Panel of finance ministers deliberating on taxation of online gaming companies
A panel of Indian state ministers are in the process of submitting a report on taxation of the online gaming sector. Deliberation on how online gaming companies need to be taxed and whether federal tax needs to be imposed on the profits or the entire amount collected from participants, has been a subject for discussion for the past few weeks.
Official reports indicate that it is highly unlikely that the panel will announce a reform by the end of this month.
In addition to this, India is drafting federal rules for the gaming industry, which the research firm Redseeer predicts would be worth $7 billion by 2026 and be dominated by real-money games.
According to Reuters, after the prime minister's office rejected a suggestion to merely regulate games of skill and exclude games of chance, the proposed restrictions would now apply to all real-money games.
India considers monitoring algorithms used by social media and internet companies
According to sources, the union administration is mulling a proposal to hold internet and social media companies "accountable" for the "algorithms" they employ to customise material based on users' individual browsing histories and profiles. If the proposal is included in the upcoming Digital India Act (DIA), India will be one of the first few countries to opt for legislative monitoring of these proprietary codes.
It is expected that the draught rules might include measures governing the use of cutting-edge technology such as sophisticated quantum computing, artificial intelligence, and the metaverse. The reason for this is to prevent misuse of citizen’s data through powerful algorithms. The DIA will also have rules governing how big internet companies handle data processing.
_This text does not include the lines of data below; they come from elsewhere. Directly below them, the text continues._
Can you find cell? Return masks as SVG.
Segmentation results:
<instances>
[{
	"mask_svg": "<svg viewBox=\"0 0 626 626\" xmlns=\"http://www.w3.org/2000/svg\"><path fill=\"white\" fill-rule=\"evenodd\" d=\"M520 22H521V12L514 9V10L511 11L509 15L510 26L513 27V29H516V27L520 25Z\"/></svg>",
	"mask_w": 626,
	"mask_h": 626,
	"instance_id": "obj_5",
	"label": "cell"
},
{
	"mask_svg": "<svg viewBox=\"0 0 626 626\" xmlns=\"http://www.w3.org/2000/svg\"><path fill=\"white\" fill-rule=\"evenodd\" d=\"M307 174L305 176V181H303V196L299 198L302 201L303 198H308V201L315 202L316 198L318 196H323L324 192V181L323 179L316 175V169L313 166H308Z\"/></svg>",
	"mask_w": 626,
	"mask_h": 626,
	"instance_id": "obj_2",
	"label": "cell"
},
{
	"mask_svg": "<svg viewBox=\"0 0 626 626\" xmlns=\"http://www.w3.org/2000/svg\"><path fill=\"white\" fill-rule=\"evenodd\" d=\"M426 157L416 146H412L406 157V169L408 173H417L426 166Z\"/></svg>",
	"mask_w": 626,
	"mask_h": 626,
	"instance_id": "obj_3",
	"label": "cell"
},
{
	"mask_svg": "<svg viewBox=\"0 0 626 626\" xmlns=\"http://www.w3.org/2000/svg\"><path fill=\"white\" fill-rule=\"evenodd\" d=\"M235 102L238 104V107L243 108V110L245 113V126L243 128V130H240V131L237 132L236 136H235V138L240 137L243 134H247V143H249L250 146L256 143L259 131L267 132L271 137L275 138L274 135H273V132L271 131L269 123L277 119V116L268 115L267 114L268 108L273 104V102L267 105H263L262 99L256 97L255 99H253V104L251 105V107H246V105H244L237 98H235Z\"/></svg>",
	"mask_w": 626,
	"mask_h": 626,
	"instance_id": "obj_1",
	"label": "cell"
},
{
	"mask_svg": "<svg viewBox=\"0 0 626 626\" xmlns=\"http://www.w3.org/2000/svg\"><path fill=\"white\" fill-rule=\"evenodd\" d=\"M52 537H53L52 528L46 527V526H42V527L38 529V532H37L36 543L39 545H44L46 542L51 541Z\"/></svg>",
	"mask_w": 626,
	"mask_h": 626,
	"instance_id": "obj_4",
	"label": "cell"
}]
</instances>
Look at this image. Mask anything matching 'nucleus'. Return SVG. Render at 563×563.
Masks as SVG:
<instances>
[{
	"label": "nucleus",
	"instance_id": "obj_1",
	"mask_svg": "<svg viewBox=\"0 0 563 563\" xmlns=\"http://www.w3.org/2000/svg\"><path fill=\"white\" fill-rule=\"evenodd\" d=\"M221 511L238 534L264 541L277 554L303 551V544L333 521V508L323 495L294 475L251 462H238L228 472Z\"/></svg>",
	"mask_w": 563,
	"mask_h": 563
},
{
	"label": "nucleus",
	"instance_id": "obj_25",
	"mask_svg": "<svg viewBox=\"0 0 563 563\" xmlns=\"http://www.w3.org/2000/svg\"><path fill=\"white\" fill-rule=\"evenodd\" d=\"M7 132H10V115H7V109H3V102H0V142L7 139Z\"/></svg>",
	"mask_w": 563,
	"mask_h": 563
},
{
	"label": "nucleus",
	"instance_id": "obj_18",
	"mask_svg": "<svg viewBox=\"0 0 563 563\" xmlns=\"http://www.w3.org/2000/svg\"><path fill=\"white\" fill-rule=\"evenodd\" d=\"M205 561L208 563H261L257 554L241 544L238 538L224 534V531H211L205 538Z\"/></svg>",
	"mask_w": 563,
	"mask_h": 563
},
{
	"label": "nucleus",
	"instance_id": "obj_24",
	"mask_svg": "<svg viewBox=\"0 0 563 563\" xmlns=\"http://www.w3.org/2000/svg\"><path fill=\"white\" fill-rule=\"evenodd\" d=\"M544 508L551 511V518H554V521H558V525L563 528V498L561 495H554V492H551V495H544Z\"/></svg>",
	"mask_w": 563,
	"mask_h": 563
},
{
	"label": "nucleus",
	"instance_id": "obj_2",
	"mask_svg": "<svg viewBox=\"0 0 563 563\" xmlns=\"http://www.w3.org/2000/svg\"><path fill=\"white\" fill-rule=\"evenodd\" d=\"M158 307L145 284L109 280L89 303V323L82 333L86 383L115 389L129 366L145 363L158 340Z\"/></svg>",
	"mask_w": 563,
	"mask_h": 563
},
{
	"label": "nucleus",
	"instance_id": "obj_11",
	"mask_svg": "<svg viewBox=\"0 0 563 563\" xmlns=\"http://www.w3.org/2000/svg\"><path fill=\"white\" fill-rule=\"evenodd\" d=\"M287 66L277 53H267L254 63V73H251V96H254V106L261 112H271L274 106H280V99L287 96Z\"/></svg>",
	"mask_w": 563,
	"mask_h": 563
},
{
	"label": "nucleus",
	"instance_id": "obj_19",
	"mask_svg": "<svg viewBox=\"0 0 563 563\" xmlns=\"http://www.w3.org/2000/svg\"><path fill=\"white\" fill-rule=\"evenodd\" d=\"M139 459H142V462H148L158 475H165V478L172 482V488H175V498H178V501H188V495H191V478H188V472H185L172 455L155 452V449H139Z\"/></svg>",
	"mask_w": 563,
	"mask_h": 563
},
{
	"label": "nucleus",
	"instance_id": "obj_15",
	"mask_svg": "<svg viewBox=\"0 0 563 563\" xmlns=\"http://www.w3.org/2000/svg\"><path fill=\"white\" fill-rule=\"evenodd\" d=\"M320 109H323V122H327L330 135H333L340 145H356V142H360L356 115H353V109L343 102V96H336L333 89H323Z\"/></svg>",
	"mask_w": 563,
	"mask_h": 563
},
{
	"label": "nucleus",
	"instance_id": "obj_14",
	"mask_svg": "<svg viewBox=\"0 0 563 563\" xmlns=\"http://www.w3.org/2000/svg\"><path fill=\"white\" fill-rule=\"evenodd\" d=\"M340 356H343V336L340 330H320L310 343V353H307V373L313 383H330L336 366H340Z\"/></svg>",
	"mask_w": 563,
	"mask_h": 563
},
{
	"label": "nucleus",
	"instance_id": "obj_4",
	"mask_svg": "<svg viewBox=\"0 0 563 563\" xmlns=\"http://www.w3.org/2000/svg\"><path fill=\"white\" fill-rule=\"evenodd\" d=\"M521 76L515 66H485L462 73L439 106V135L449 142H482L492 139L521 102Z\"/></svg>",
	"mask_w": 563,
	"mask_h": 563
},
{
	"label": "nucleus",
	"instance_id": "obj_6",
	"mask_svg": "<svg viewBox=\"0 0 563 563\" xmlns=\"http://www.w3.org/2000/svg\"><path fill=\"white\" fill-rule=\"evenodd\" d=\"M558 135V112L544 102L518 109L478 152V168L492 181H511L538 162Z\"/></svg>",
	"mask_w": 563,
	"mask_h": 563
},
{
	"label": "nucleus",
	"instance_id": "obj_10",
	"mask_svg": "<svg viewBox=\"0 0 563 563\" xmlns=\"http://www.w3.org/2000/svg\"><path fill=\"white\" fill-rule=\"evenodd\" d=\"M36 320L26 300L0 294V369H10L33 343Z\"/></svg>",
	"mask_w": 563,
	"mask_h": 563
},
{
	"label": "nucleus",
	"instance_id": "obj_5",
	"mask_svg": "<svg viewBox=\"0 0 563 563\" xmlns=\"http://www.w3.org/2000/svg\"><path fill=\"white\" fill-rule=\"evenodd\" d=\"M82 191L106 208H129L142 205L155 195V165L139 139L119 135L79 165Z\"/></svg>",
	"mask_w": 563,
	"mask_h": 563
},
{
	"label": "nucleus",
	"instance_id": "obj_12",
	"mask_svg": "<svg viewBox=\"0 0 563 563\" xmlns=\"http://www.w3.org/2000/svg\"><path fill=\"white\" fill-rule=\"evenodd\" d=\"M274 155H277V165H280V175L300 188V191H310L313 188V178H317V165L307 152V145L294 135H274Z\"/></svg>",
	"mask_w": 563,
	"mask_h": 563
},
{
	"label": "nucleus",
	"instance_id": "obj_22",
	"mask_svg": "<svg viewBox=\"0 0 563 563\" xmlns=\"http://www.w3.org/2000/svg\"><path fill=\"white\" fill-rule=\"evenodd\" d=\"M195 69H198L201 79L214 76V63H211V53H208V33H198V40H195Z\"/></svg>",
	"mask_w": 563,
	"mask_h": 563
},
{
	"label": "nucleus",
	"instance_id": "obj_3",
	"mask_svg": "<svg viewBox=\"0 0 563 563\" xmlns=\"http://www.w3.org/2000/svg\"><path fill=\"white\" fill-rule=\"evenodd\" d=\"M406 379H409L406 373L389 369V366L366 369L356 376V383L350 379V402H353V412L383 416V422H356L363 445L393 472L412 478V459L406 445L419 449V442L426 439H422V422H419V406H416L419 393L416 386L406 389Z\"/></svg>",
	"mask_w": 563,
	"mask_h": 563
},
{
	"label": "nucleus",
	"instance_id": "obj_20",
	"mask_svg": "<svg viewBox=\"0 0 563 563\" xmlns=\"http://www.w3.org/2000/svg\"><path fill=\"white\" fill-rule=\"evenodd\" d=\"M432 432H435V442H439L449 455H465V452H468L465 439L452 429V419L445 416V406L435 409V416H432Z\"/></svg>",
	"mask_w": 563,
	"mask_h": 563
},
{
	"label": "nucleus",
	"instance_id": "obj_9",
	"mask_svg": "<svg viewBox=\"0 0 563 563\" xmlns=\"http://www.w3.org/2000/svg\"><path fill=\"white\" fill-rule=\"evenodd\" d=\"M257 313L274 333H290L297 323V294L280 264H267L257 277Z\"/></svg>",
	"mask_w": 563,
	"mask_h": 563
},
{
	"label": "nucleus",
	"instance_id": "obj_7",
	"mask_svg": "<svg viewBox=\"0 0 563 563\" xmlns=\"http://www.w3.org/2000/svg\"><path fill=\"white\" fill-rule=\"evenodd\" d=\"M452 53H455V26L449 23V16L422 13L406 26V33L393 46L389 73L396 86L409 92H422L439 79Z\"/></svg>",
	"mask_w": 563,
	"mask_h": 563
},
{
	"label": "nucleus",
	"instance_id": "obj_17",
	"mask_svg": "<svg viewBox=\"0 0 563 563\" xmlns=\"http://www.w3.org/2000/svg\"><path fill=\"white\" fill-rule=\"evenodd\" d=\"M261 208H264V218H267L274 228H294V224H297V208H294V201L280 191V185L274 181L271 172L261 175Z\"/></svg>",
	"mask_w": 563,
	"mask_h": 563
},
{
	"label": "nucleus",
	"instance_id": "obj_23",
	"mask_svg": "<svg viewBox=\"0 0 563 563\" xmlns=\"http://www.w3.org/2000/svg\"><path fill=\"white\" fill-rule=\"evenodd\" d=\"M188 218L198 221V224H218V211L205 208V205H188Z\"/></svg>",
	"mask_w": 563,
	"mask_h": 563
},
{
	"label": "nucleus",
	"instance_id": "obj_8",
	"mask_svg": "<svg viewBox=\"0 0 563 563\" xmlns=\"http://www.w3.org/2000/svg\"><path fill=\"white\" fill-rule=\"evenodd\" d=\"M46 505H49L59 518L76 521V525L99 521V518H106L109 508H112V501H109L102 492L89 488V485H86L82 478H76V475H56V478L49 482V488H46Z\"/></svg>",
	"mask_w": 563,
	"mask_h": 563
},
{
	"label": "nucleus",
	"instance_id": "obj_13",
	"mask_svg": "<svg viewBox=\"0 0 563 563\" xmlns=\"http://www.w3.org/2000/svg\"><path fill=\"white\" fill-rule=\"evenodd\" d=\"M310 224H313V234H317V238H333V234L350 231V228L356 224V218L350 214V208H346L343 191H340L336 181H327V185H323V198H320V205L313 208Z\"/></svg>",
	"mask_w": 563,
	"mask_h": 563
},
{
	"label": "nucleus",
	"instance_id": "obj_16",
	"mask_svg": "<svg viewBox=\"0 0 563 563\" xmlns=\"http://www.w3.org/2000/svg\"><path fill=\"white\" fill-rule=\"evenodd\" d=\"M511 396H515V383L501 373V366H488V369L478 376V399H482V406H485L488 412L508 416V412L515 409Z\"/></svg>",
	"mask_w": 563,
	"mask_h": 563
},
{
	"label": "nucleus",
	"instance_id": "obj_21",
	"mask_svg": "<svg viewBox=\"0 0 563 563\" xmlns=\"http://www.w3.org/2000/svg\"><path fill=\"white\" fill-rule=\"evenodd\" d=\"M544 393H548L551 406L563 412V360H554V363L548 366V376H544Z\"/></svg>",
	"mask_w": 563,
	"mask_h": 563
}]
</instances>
This should prohibit them from identifying a specific user from an anonymized dataset.
Initiative by Samsung for startups to work in government’s Digital India Stack
Samsung is seeking entrepreneurs to develop on technology related to the government's Digital India stack and on industries such as wallets, health, and fitness where goods can be integrated into the business's ecosystem.
Applications including UPI, Digilocker, Open Network for Digital Commerce (ONDC), Open Credit Enablement Network (OCEN), and Unified Health Interface (UHI), among others, have repositories in the Digital India stack, which is managed by the government.
Startups from the fintech, health tech, and e-commerce industries were present at the event and will receive technical mentoring from Samsung experts as well as advice on how to secure their intellectual property.
In order to help some of the startups scale their ideas even further, Samsung will also consider providing funding support on a case-to-case basis.
Startup funding dips 35% as compared to last year: Tracxn report
According to a report by startup data platform Tracxn, the Indian startup ecosystem has seen a 35% year-over-year decline in total funding so far in 2022 (until December 5) at $24.7 billion, with the retail and fintech industries among the worst-affected.
According to the report, the amount of money raised in the retail and fintech sectors fell by 57% and 41%, respectively, in 2022. However, these two industries, together with business applications, continued to be the leading fundraisers throughout the year.
As valuations realised during exits became more modest, the report also noted a decline in investor exits throughout the year. 11 startups conducted initial public offerings (IPOs) in 2022 compared to 16 the previous year.
According to Tracxn cofounder and CEO Neha Singh, a pattern that has evolved over the past few years is that both Indian new-age enterprises and legacy corporates are taking part in startup M&A activity.